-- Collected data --
- - - - -
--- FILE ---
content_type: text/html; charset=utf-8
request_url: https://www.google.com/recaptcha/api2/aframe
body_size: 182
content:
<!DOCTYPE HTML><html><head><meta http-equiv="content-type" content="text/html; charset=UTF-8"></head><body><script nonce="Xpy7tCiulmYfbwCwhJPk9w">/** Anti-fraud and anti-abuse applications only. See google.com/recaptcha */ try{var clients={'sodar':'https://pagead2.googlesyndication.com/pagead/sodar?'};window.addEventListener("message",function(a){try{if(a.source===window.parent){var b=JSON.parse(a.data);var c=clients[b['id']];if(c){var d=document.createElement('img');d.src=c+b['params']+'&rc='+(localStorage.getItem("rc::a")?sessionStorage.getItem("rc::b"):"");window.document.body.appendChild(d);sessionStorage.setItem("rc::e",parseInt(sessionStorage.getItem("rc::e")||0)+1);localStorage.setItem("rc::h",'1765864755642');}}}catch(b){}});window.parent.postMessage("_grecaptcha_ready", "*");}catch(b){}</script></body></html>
- - - - -
-- Task to carry out --
I'd like the entries above reproduced in full, exactly as they stand.

-- Task output --
--- FILE ---
content_type: text/html; charset=utf-8
request_url: https://www.google.com/recaptcha/api2/aframe
body_size: 182
content:
<!DOCTYPE HTML><html><head><meta http-equiv="content-type" content="text/html; charset=UTF-8"></head><body><script nonce="Xpy7tCiulmYfbwCwhJPk9w">/** Anti-fraud and anti-abuse applications only. See google.com/recaptcha */ try{var clients={'sodar':'https://pagead2.googlesyndication.com/pagead/sodar?'};window.addEventListener("message",function(a){try{if(a.source===window.parent){var b=JSON.parse(a.data);var c=clients[b['id']];if(c){var d=document.createElement('img');d.src=c+b['params']+'&rc='+(localStorage.getItem("rc::a")?sessionStorage.getItem("rc::b"):"");window.document.body.appendChild(d);sessionStorage.setItem("rc::e",parseInt(sessionStorage.getItem("rc::e")||0)+1);localStorage.setItem("rc::h",'1765864755642');}}}catch(b){}});window.parent.postMessage("_grecaptcha_ready", "*");}catch(b){}</script></body></html>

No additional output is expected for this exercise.